Extract to read:
┏━━

Dynamic sections are utilized by the loader to create a process image for an executable object. These sections are present in shared object files only. Information is included to enable dynamic symbol resolution, dynamic relocation, and quickstarting of programs. See Chapter 6 for more details.
The comment section is a non-loadable section of the object file that is divided into subsections, each containing a different kind of information. This section is designed to be a flexible and expandable repository for supplemental object file data. See Chapter 7 for more information.
There are four principal types of object files:
Relocatable objects are object files that contain full relocation information. They are usually not executable. Pre-link producers- generally compilers and assemblers- always generate relocatable objects. The linker can also generate relocatable objects, but does not do so by default. See Chapter 4 for more details.
An object file is executable if it has no undefined symbol references. Executable objects can be static or dynamic.

┗━━

Provided information:
┏━━

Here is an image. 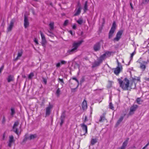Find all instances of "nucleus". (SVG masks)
I'll return each instance as SVG.
<instances>
[{
    "label": "nucleus",
    "mask_w": 149,
    "mask_h": 149,
    "mask_svg": "<svg viewBox=\"0 0 149 149\" xmlns=\"http://www.w3.org/2000/svg\"><path fill=\"white\" fill-rule=\"evenodd\" d=\"M146 80L148 81H149V78H146Z\"/></svg>",
    "instance_id": "6e6d98bb"
},
{
    "label": "nucleus",
    "mask_w": 149,
    "mask_h": 149,
    "mask_svg": "<svg viewBox=\"0 0 149 149\" xmlns=\"http://www.w3.org/2000/svg\"><path fill=\"white\" fill-rule=\"evenodd\" d=\"M106 114V113H104L100 116V118L99 120V122H102L105 120H106L105 118Z\"/></svg>",
    "instance_id": "f3484780"
},
{
    "label": "nucleus",
    "mask_w": 149,
    "mask_h": 149,
    "mask_svg": "<svg viewBox=\"0 0 149 149\" xmlns=\"http://www.w3.org/2000/svg\"><path fill=\"white\" fill-rule=\"evenodd\" d=\"M72 79L75 80L78 83H79V81L75 77H73L72 78Z\"/></svg>",
    "instance_id": "09e8293b"
},
{
    "label": "nucleus",
    "mask_w": 149,
    "mask_h": 149,
    "mask_svg": "<svg viewBox=\"0 0 149 149\" xmlns=\"http://www.w3.org/2000/svg\"><path fill=\"white\" fill-rule=\"evenodd\" d=\"M27 139H29V137H27L26 135L24 139L23 140L21 143L23 144L25 143Z\"/></svg>",
    "instance_id": "2f4dec72"
},
{
    "label": "nucleus",
    "mask_w": 149,
    "mask_h": 149,
    "mask_svg": "<svg viewBox=\"0 0 149 149\" xmlns=\"http://www.w3.org/2000/svg\"><path fill=\"white\" fill-rule=\"evenodd\" d=\"M9 143H8V146L11 147L12 146V144L13 143H14L15 140L14 139V137L13 136L11 135L9 136Z\"/></svg>",
    "instance_id": "9b49d317"
},
{
    "label": "nucleus",
    "mask_w": 149,
    "mask_h": 149,
    "mask_svg": "<svg viewBox=\"0 0 149 149\" xmlns=\"http://www.w3.org/2000/svg\"><path fill=\"white\" fill-rule=\"evenodd\" d=\"M146 148H145L144 147H143L142 149H145Z\"/></svg>",
    "instance_id": "052dcab7"
},
{
    "label": "nucleus",
    "mask_w": 149,
    "mask_h": 149,
    "mask_svg": "<svg viewBox=\"0 0 149 149\" xmlns=\"http://www.w3.org/2000/svg\"><path fill=\"white\" fill-rule=\"evenodd\" d=\"M140 77H135L134 78L132 79V80L134 82L137 81H138L140 82Z\"/></svg>",
    "instance_id": "7c9ffc66"
},
{
    "label": "nucleus",
    "mask_w": 149,
    "mask_h": 149,
    "mask_svg": "<svg viewBox=\"0 0 149 149\" xmlns=\"http://www.w3.org/2000/svg\"><path fill=\"white\" fill-rule=\"evenodd\" d=\"M34 74L33 73L31 72L29 75L28 78L29 79H31L34 76Z\"/></svg>",
    "instance_id": "e433bc0d"
},
{
    "label": "nucleus",
    "mask_w": 149,
    "mask_h": 149,
    "mask_svg": "<svg viewBox=\"0 0 149 149\" xmlns=\"http://www.w3.org/2000/svg\"><path fill=\"white\" fill-rule=\"evenodd\" d=\"M149 2V0H143L142 3L145 4H147Z\"/></svg>",
    "instance_id": "58836bf2"
},
{
    "label": "nucleus",
    "mask_w": 149,
    "mask_h": 149,
    "mask_svg": "<svg viewBox=\"0 0 149 149\" xmlns=\"http://www.w3.org/2000/svg\"><path fill=\"white\" fill-rule=\"evenodd\" d=\"M14 21L13 20H12L10 22L9 25L7 28L8 31H9L12 30L14 25Z\"/></svg>",
    "instance_id": "4468645a"
},
{
    "label": "nucleus",
    "mask_w": 149,
    "mask_h": 149,
    "mask_svg": "<svg viewBox=\"0 0 149 149\" xmlns=\"http://www.w3.org/2000/svg\"><path fill=\"white\" fill-rule=\"evenodd\" d=\"M40 33L42 38L41 44L43 46H44L46 43V40L45 39V38L44 35L41 31H40Z\"/></svg>",
    "instance_id": "1a4fd4ad"
},
{
    "label": "nucleus",
    "mask_w": 149,
    "mask_h": 149,
    "mask_svg": "<svg viewBox=\"0 0 149 149\" xmlns=\"http://www.w3.org/2000/svg\"><path fill=\"white\" fill-rule=\"evenodd\" d=\"M37 137V135L36 134H30L29 136V140L34 139Z\"/></svg>",
    "instance_id": "a878e982"
},
{
    "label": "nucleus",
    "mask_w": 149,
    "mask_h": 149,
    "mask_svg": "<svg viewBox=\"0 0 149 149\" xmlns=\"http://www.w3.org/2000/svg\"><path fill=\"white\" fill-rule=\"evenodd\" d=\"M100 63L99 62H95L94 64V67H96L99 65L100 64Z\"/></svg>",
    "instance_id": "79ce46f5"
},
{
    "label": "nucleus",
    "mask_w": 149,
    "mask_h": 149,
    "mask_svg": "<svg viewBox=\"0 0 149 149\" xmlns=\"http://www.w3.org/2000/svg\"><path fill=\"white\" fill-rule=\"evenodd\" d=\"M134 54H135V52H133L131 54V56H130L131 58H132L133 56L134 55Z\"/></svg>",
    "instance_id": "de8ad7c7"
},
{
    "label": "nucleus",
    "mask_w": 149,
    "mask_h": 149,
    "mask_svg": "<svg viewBox=\"0 0 149 149\" xmlns=\"http://www.w3.org/2000/svg\"><path fill=\"white\" fill-rule=\"evenodd\" d=\"M137 103L139 104H141V103L142 102V100H141L140 98H138L136 100Z\"/></svg>",
    "instance_id": "473e14b6"
},
{
    "label": "nucleus",
    "mask_w": 149,
    "mask_h": 149,
    "mask_svg": "<svg viewBox=\"0 0 149 149\" xmlns=\"http://www.w3.org/2000/svg\"><path fill=\"white\" fill-rule=\"evenodd\" d=\"M69 32L72 35V31H69Z\"/></svg>",
    "instance_id": "4d7b16f0"
},
{
    "label": "nucleus",
    "mask_w": 149,
    "mask_h": 149,
    "mask_svg": "<svg viewBox=\"0 0 149 149\" xmlns=\"http://www.w3.org/2000/svg\"><path fill=\"white\" fill-rule=\"evenodd\" d=\"M85 118L83 120V123H84L88 120V119L87 118V116H84Z\"/></svg>",
    "instance_id": "ea45409f"
},
{
    "label": "nucleus",
    "mask_w": 149,
    "mask_h": 149,
    "mask_svg": "<svg viewBox=\"0 0 149 149\" xmlns=\"http://www.w3.org/2000/svg\"><path fill=\"white\" fill-rule=\"evenodd\" d=\"M65 117V115L64 114H63L61 116L60 119L61 120V122L60 123V125L61 126L62 124L64 122V120Z\"/></svg>",
    "instance_id": "b1692460"
},
{
    "label": "nucleus",
    "mask_w": 149,
    "mask_h": 149,
    "mask_svg": "<svg viewBox=\"0 0 149 149\" xmlns=\"http://www.w3.org/2000/svg\"><path fill=\"white\" fill-rule=\"evenodd\" d=\"M24 26L25 28H26L29 25V22L27 18L25 16L24 19Z\"/></svg>",
    "instance_id": "aec40b11"
},
{
    "label": "nucleus",
    "mask_w": 149,
    "mask_h": 149,
    "mask_svg": "<svg viewBox=\"0 0 149 149\" xmlns=\"http://www.w3.org/2000/svg\"><path fill=\"white\" fill-rule=\"evenodd\" d=\"M83 41L82 40L74 41L72 44V48L69 49L67 51L68 54H72L77 51L78 47L81 45Z\"/></svg>",
    "instance_id": "f03ea898"
},
{
    "label": "nucleus",
    "mask_w": 149,
    "mask_h": 149,
    "mask_svg": "<svg viewBox=\"0 0 149 149\" xmlns=\"http://www.w3.org/2000/svg\"><path fill=\"white\" fill-rule=\"evenodd\" d=\"M7 81L8 82H10L14 80V79L13 76L11 75H9L7 79Z\"/></svg>",
    "instance_id": "412c9836"
},
{
    "label": "nucleus",
    "mask_w": 149,
    "mask_h": 149,
    "mask_svg": "<svg viewBox=\"0 0 149 149\" xmlns=\"http://www.w3.org/2000/svg\"><path fill=\"white\" fill-rule=\"evenodd\" d=\"M120 86L124 90H129L130 89L129 81L127 78H125L122 80L120 79H118Z\"/></svg>",
    "instance_id": "f257e3e1"
},
{
    "label": "nucleus",
    "mask_w": 149,
    "mask_h": 149,
    "mask_svg": "<svg viewBox=\"0 0 149 149\" xmlns=\"http://www.w3.org/2000/svg\"><path fill=\"white\" fill-rule=\"evenodd\" d=\"M13 130L14 132H15L16 134H18V130L17 128L16 127H13Z\"/></svg>",
    "instance_id": "4c0bfd02"
},
{
    "label": "nucleus",
    "mask_w": 149,
    "mask_h": 149,
    "mask_svg": "<svg viewBox=\"0 0 149 149\" xmlns=\"http://www.w3.org/2000/svg\"><path fill=\"white\" fill-rule=\"evenodd\" d=\"M42 79L43 81L44 82L45 84H46L47 83V79L44 77H42Z\"/></svg>",
    "instance_id": "a19ab883"
},
{
    "label": "nucleus",
    "mask_w": 149,
    "mask_h": 149,
    "mask_svg": "<svg viewBox=\"0 0 149 149\" xmlns=\"http://www.w3.org/2000/svg\"><path fill=\"white\" fill-rule=\"evenodd\" d=\"M15 112L14 108H11V115L13 116L15 114Z\"/></svg>",
    "instance_id": "c756f323"
},
{
    "label": "nucleus",
    "mask_w": 149,
    "mask_h": 149,
    "mask_svg": "<svg viewBox=\"0 0 149 149\" xmlns=\"http://www.w3.org/2000/svg\"><path fill=\"white\" fill-rule=\"evenodd\" d=\"M130 5L131 7V8L132 9L133 8V7L132 5V4L131 3H130Z\"/></svg>",
    "instance_id": "864d4df0"
},
{
    "label": "nucleus",
    "mask_w": 149,
    "mask_h": 149,
    "mask_svg": "<svg viewBox=\"0 0 149 149\" xmlns=\"http://www.w3.org/2000/svg\"><path fill=\"white\" fill-rule=\"evenodd\" d=\"M97 139L96 138L92 139L91 141V144L92 145H94L97 142Z\"/></svg>",
    "instance_id": "393cba45"
},
{
    "label": "nucleus",
    "mask_w": 149,
    "mask_h": 149,
    "mask_svg": "<svg viewBox=\"0 0 149 149\" xmlns=\"http://www.w3.org/2000/svg\"><path fill=\"white\" fill-rule=\"evenodd\" d=\"M149 145V142L146 144V145L144 147L145 148H146V147H147Z\"/></svg>",
    "instance_id": "603ef678"
},
{
    "label": "nucleus",
    "mask_w": 149,
    "mask_h": 149,
    "mask_svg": "<svg viewBox=\"0 0 149 149\" xmlns=\"http://www.w3.org/2000/svg\"><path fill=\"white\" fill-rule=\"evenodd\" d=\"M123 33V31H118L116 35V37L113 39V41H118L120 38Z\"/></svg>",
    "instance_id": "0eeeda50"
},
{
    "label": "nucleus",
    "mask_w": 149,
    "mask_h": 149,
    "mask_svg": "<svg viewBox=\"0 0 149 149\" xmlns=\"http://www.w3.org/2000/svg\"><path fill=\"white\" fill-rule=\"evenodd\" d=\"M76 28V26L75 24H74L72 26V28L74 29H75Z\"/></svg>",
    "instance_id": "8fccbe9b"
},
{
    "label": "nucleus",
    "mask_w": 149,
    "mask_h": 149,
    "mask_svg": "<svg viewBox=\"0 0 149 149\" xmlns=\"http://www.w3.org/2000/svg\"><path fill=\"white\" fill-rule=\"evenodd\" d=\"M58 79V81L59 82H60L61 84L62 85H63L64 84V82H63V79L59 78Z\"/></svg>",
    "instance_id": "f704fd0d"
},
{
    "label": "nucleus",
    "mask_w": 149,
    "mask_h": 149,
    "mask_svg": "<svg viewBox=\"0 0 149 149\" xmlns=\"http://www.w3.org/2000/svg\"><path fill=\"white\" fill-rule=\"evenodd\" d=\"M109 108L110 109H111L113 110L114 109V107L113 106V105L111 102H110L109 105Z\"/></svg>",
    "instance_id": "c9c22d12"
},
{
    "label": "nucleus",
    "mask_w": 149,
    "mask_h": 149,
    "mask_svg": "<svg viewBox=\"0 0 149 149\" xmlns=\"http://www.w3.org/2000/svg\"><path fill=\"white\" fill-rule=\"evenodd\" d=\"M140 68L144 71L146 68V65L147 64V62L146 61H143L142 63H140Z\"/></svg>",
    "instance_id": "f8f14e48"
},
{
    "label": "nucleus",
    "mask_w": 149,
    "mask_h": 149,
    "mask_svg": "<svg viewBox=\"0 0 149 149\" xmlns=\"http://www.w3.org/2000/svg\"><path fill=\"white\" fill-rule=\"evenodd\" d=\"M5 137V134H3V140H4V139Z\"/></svg>",
    "instance_id": "5fc2aeb1"
},
{
    "label": "nucleus",
    "mask_w": 149,
    "mask_h": 149,
    "mask_svg": "<svg viewBox=\"0 0 149 149\" xmlns=\"http://www.w3.org/2000/svg\"><path fill=\"white\" fill-rule=\"evenodd\" d=\"M49 26L50 27V31H52L54 29V22H51L49 24Z\"/></svg>",
    "instance_id": "bb28decb"
},
{
    "label": "nucleus",
    "mask_w": 149,
    "mask_h": 149,
    "mask_svg": "<svg viewBox=\"0 0 149 149\" xmlns=\"http://www.w3.org/2000/svg\"><path fill=\"white\" fill-rule=\"evenodd\" d=\"M138 107V106L136 104H133L132 105L130 108V110L128 115H131L133 114Z\"/></svg>",
    "instance_id": "39448f33"
},
{
    "label": "nucleus",
    "mask_w": 149,
    "mask_h": 149,
    "mask_svg": "<svg viewBox=\"0 0 149 149\" xmlns=\"http://www.w3.org/2000/svg\"><path fill=\"white\" fill-rule=\"evenodd\" d=\"M68 20H65V21L64 22V24H63L64 26H66L68 24Z\"/></svg>",
    "instance_id": "37998d69"
},
{
    "label": "nucleus",
    "mask_w": 149,
    "mask_h": 149,
    "mask_svg": "<svg viewBox=\"0 0 149 149\" xmlns=\"http://www.w3.org/2000/svg\"><path fill=\"white\" fill-rule=\"evenodd\" d=\"M116 24L115 22H113L109 33V38L110 39L113 36V34L115 30Z\"/></svg>",
    "instance_id": "20e7f679"
},
{
    "label": "nucleus",
    "mask_w": 149,
    "mask_h": 149,
    "mask_svg": "<svg viewBox=\"0 0 149 149\" xmlns=\"http://www.w3.org/2000/svg\"><path fill=\"white\" fill-rule=\"evenodd\" d=\"M87 1H86L84 5V12H86L88 10V6H87Z\"/></svg>",
    "instance_id": "cd10ccee"
},
{
    "label": "nucleus",
    "mask_w": 149,
    "mask_h": 149,
    "mask_svg": "<svg viewBox=\"0 0 149 149\" xmlns=\"http://www.w3.org/2000/svg\"><path fill=\"white\" fill-rule=\"evenodd\" d=\"M77 23L79 24H82L83 22V20L81 18H80L77 21Z\"/></svg>",
    "instance_id": "72a5a7b5"
},
{
    "label": "nucleus",
    "mask_w": 149,
    "mask_h": 149,
    "mask_svg": "<svg viewBox=\"0 0 149 149\" xmlns=\"http://www.w3.org/2000/svg\"><path fill=\"white\" fill-rule=\"evenodd\" d=\"M130 90L131 89H134L136 87V82L133 81L132 80L131 81H130Z\"/></svg>",
    "instance_id": "2eb2a0df"
},
{
    "label": "nucleus",
    "mask_w": 149,
    "mask_h": 149,
    "mask_svg": "<svg viewBox=\"0 0 149 149\" xmlns=\"http://www.w3.org/2000/svg\"><path fill=\"white\" fill-rule=\"evenodd\" d=\"M66 63V62L64 60H61L60 62L56 64V65L57 67H59L61 65L65 64Z\"/></svg>",
    "instance_id": "dca6fc26"
},
{
    "label": "nucleus",
    "mask_w": 149,
    "mask_h": 149,
    "mask_svg": "<svg viewBox=\"0 0 149 149\" xmlns=\"http://www.w3.org/2000/svg\"><path fill=\"white\" fill-rule=\"evenodd\" d=\"M4 66L3 65L0 68V73H1L4 68Z\"/></svg>",
    "instance_id": "a18cd8bd"
},
{
    "label": "nucleus",
    "mask_w": 149,
    "mask_h": 149,
    "mask_svg": "<svg viewBox=\"0 0 149 149\" xmlns=\"http://www.w3.org/2000/svg\"><path fill=\"white\" fill-rule=\"evenodd\" d=\"M19 124V123L18 122H16L15 123L13 127H16Z\"/></svg>",
    "instance_id": "c03bdc74"
},
{
    "label": "nucleus",
    "mask_w": 149,
    "mask_h": 149,
    "mask_svg": "<svg viewBox=\"0 0 149 149\" xmlns=\"http://www.w3.org/2000/svg\"><path fill=\"white\" fill-rule=\"evenodd\" d=\"M5 121V118L4 116H3V120L2 121V122L3 123H4V122Z\"/></svg>",
    "instance_id": "3c124183"
},
{
    "label": "nucleus",
    "mask_w": 149,
    "mask_h": 149,
    "mask_svg": "<svg viewBox=\"0 0 149 149\" xmlns=\"http://www.w3.org/2000/svg\"><path fill=\"white\" fill-rule=\"evenodd\" d=\"M111 54V52H106L103 55H102L101 56V58H104L106 56H110Z\"/></svg>",
    "instance_id": "5701e85b"
},
{
    "label": "nucleus",
    "mask_w": 149,
    "mask_h": 149,
    "mask_svg": "<svg viewBox=\"0 0 149 149\" xmlns=\"http://www.w3.org/2000/svg\"><path fill=\"white\" fill-rule=\"evenodd\" d=\"M82 128L83 131H81L80 133V135L81 136L85 135L87 133V126L84 123H83L80 125Z\"/></svg>",
    "instance_id": "7ed1b4c3"
},
{
    "label": "nucleus",
    "mask_w": 149,
    "mask_h": 149,
    "mask_svg": "<svg viewBox=\"0 0 149 149\" xmlns=\"http://www.w3.org/2000/svg\"><path fill=\"white\" fill-rule=\"evenodd\" d=\"M81 8L79 6L78 9H76L75 10V13L74 14V16H76L79 15L81 11Z\"/></svg>",
    "instance_id": "a211bd4d"
},
{
    "label": "nucleus",
    "mask_w": 149,
    "mask_h": 149,
    "mask_svg": "<svg viewBox=\"0 0 149 149\" xmlns=\"http://www.w3.org/2000/svg\"><path fill=\"white\" fill-rule=\"evenodd\" d=\"M82 107L83 110H85L87 109V104L86 101L84 100L82 104Z\"/></svg>",
    "instance_id": "6ab92c4d"
},
{
    "label": "nucleus",
    "mask_w": 149,
    "mask_h": 149,
    "mask_svg": "<svg viewBox=\"0 0 149 149\" xmlns=\"http://www.w3.org/2000/svg\"><path fill=\"white\" fill-rule=\"evenodd\" d=\"M123 116H121L116 123V126H117L121 122L124 118Z\"/></svg>",
    "instance_id": "4be33fe9"
},
{
    "label": "nucleus",
    "mask_w": 149,
    "mask_h": 149,
    "mask_svg": "<svg viewBox=\"0 0 149 149\" xmlns=\"http://www.w3.org/2000/svg\"><path fill=\"white\" fill-rule=\"evenodd\" d=\"M59 89H58L57 90V91H56V93H59Z\"/></svg>",
    "instance_id": "13d9d810"
},
{
    "label": "nucleus",
    "mask_w": 149,
    "mask_h": 149,
    "mask_svg": "<svg viewBox=\"0 0 149 149\" xmlns=\"http://www.w3.org/2000/svg\"><path fill=\"white\" fill-rule=\"evenodd\" d=\"M122 62H123V63H124V61H123V60H122Z\"/></svg>",
    "instance_id": "680f3d73"
},
{
    "label": "nucleus",
    "mask_w": 149,
    "mask_h": 149,
    "mask_svg": "<svg viewBox=\"0 0 149 149\" xmlns=\"http://www.w3.org/2000/svg\"><path fill=\"white\" fill-rule=\"evenodd\" d=\"M129 138H127L123 143L122 146L117 149H125L127 144Z\"/></svg>",
    "instance_id": "9d476101"
},
{
    "label": "nucleus",
    "mask_w": 149,
    "mask_h": 149,
    "mask_svg": "<svg viewBox=\"0 0 149 149\" xmlns=\"http://www.w3.org/2000/svg\"><path fill=\"white\" fill-rule=\"evenodd\" d=\"M34 42H35V43L36 44H38V40L36 38H35L34 40Z\"/></svg>",
    "instance_id": "49530a36"
},
{
    "label": "nucleus",
    "mask_w": 149,
    "mask_h": 149,
    "mask_svg": "<svg viewBox=\"0 0 149 149\" xmlns=\"http://www.w3.org/2000/svg\"><path fill=\"white\" fill-rule=\"evenodd\" d=\"M22 53L23 52L22 50H21L20 52H18L17 56V58H16L15 60H17L20 57L22 56Z\"/></svg>",
    "instance_id": "c85d7f7f"
},
{
    "label": "nucleus",
    "mask_w": 149,
    "mask_h": 149,
    "mask_svg": "<svg viewBox=\"0 0 149 149\" xmlns=\"http://www.w3.org/2000/svg\"><path fill=\"white\" fill-rule=\"evenodd\" d=\"M53 106L49 103V106L46 108V116H49L50 115L51 109L52 108Z\"/></svg>",
    "instance_id": "6e6552de"
},
{
    "label": "nucleus",
    "mask_w": 149,
    "mask_h": 149,
    "mask_svg": "<svg viewBox=\"0 0 149 149\" xmlns=\"http://www.w3.org/2000/svg\"><path fill=\"white\" fill-rule=\"evenodd\" d=\"M117 62L118 63V66L114 70V73L116 75H118V74L122 68L120 63L118 62V60H117Z\"/></svg>",
    "instance_id": "423d86ee"
},
{
    "label": "nucleus",
    "mask_w": 149,
    "mask_h": 149,
    "mask_svg": "<svg viewBox=\"0 0 149 149\" xmlns=\"http://www.w3.org/2000/svg\"><path fill=\"white\" fill-rule=\"evenodd\" d=\"M100 45L99 42L96 43L94 45L93 49L95 51H97L100 50Z\"/></svg>",
    "instance_id": "ddd939ff"
},
{
    "label": "nucleus",
    "mask_w": 149,
    "mask_h": 149,
    "mask_svg": "<svg viewBox=\"0 0 149 149\" xmlns=\"http://www.w3.org/2000/svg\"><path fill=\"white\" fill-rule=\"evenodd\" d=\"M59 94H58V93L57 94V95H56V96H57V97H58V96H59Z\"/></svg>",
    "instance_id": "bf43d9fd"
}]
</instances>
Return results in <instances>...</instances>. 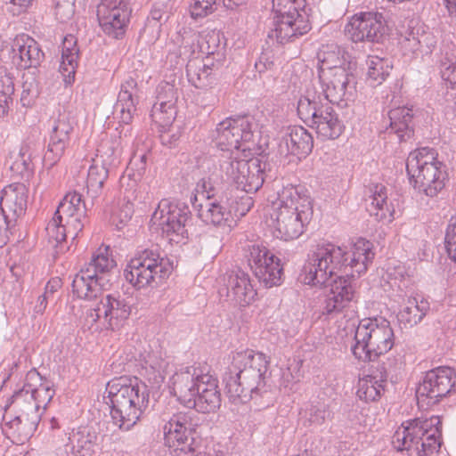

┗━━

Required tasks:
1. In the object file excerpt, which pre-link producers always generate relocatable objects?
2. Write a continuation of the object file excerpt, starting after its final sentence.
The data has no connection to the object file excerpt.

Answers provided:
1. Compilers and assemblers always generate relocatable objects.

2.
Static executables are object files that are linked -non_shared
. They use archive libraries only. They are fully resolved at link time and are loaded by the kernel's program execution facility.
Dynamic executables are object files that are linked -call_shared
. They may use shared libraries, archive libraries or both. A dynamic executable is the compilation system's default output. The system loader performs dynamic linking, dynamic symbol resolution, and memory mapping for dynamic executables and the shared libraries they use.
Shared libraries are object files that provide collections of routines that can be used by dynamic executables. Although it contains executable code, a shared library by itself is not usually executable. Advantages of shared libraries include the ability to use updated libraries without relinking and a reduction in disk requirements. The reduction in disk requirements is achieved by providing a single copy of routines and data that might otherwise be duplicated in many executable object files.
Object file types can often be differentiated by their file name extension. Typically, relocatable objects have a .o
file extension and shared libraries have a .so
file extension. The default name for an executable object file is a.out
. User-named executable files often do not have an extension.
It is important to be aware of which type of file is under discussion because the usage, content, and format of each kind of object file can vary significantly.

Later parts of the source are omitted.